-------- PASSAGE SHOWN

# lighting...



## Willyrail1 (Nov 17, 2011)

Well, here is my situation... I reside in an townhouse that has a fully finished basement with 2 light (incadescent) light fixtures. 
I wanted to rewire the lighting to add a 2 bulb 48" long fixture x2 of them - hardwired but because I rent, hardwiring or rerouting my fixtures is out of the question. The other option (and only one...) is to buy 2 seperate plug in type flourescent shop fixtures. Here in Canada, Canadian Tire sells different types of these. one is an all chrome 2 bulb x48" T8 fixture with side reflectors. The other is the same but not chrome. 
Just wondering if these would be a good choice.
thanks to all who reply!
Willy


----------



## gunrunnerjohn (Nov 10, 2010)

Well, you have to evaluate your needs, obviously either one will light.  I'm not sure how we'd make this choice.


----------



## Xnats (Dec 5, 2010)

Personally I would just go the hardwired route and leave them when the lease expires. Most landlords are not going to say anything if you upgrade their property for them. If it is more of a how do I and/or hiring someone qualified, I would look at the cheapest of the plug in types. No sense in wasting money if it is for the short term. That is where the hard wire comes in, 25 bucks per unit is cheap. A cheap stand/spot light might be another option too. Wish ya luck.


----------

----------------

WHAT IS REQUIRED: From the lighting thread, reproduce the stretch from "# lighting..." through "(incadescent) light fixtures." word for word. The data that follows comes from a separate source and has nothing to do with the lighting thread.

-------- RECORDED DATA

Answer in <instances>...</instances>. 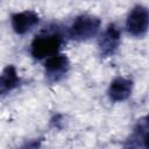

----------------

EXERCISE RESULT:
# lighting...



## Willyrail1 (Nov 17, 2011)

Well, here is my situation... I reside in an townhouse that has a fully finished basement with 2 light (incadescent) light fixtures.